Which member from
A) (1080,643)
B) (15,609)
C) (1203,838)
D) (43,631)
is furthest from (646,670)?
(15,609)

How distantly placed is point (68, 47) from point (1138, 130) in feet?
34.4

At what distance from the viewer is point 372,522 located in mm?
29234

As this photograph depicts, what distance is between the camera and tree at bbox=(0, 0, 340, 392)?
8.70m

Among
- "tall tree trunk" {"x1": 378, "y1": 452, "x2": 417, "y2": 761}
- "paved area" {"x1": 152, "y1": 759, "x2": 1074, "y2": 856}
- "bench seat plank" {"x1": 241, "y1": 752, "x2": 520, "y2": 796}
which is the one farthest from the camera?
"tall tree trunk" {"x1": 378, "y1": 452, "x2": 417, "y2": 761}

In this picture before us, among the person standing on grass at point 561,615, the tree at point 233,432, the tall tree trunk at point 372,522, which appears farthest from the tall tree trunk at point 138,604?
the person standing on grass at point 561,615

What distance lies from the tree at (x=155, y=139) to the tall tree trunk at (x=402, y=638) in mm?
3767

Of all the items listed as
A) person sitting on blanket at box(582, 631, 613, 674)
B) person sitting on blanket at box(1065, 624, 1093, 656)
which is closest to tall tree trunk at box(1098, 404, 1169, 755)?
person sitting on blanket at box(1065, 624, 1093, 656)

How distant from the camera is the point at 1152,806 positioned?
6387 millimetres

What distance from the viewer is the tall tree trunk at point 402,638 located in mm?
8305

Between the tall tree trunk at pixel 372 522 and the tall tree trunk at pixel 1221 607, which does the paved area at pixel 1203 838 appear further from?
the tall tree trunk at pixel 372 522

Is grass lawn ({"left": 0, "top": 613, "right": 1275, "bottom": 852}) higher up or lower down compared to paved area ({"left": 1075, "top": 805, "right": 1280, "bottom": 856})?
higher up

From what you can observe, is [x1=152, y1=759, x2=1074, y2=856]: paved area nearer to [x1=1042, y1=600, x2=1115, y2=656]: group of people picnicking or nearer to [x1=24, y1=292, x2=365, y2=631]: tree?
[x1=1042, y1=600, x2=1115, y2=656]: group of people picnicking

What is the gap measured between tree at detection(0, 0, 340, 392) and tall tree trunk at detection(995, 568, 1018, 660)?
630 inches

**Written exercise**
Please rewrite the data from the line containing "Between the tall" through the end of the data, inclusive, substituting "sidewalk" for "paved area" and leaving everything else unchanged.

**Output for this exercise**
Between the tall tree trunk at pixel 372 522 and the tall tree trunk at pixel 1221 607, which does the sidewalk at pixel 1203 838 appear further from?
the tall tree trunk at pixel 372 522

Is grass lawn ({"left": 0, "top": 613, "right": 1275, "bottom": 852}) higher up or lower down compared to sidewalk ({"left": 1075, "top": 805, "right": 1280, "bottom": 856})?
higher up

From what you can observe, is [x1=152, y1=759, x2=1074, y2=856]: sidewalk nearer to [x1=1042, y1=600, x2=1115, y2=656]: group of people picnicking or nearer to [x1=24, y1=292, x2=365, y2=631]: tree?
[x1=1042, y1=600, x2=1115, y2=656]: group of people picnicking

What is the gap measured between tree at detection(0, 0, 340, 392) and tall tree trunk at detection(995, 568, 1018, 660)?
630 inches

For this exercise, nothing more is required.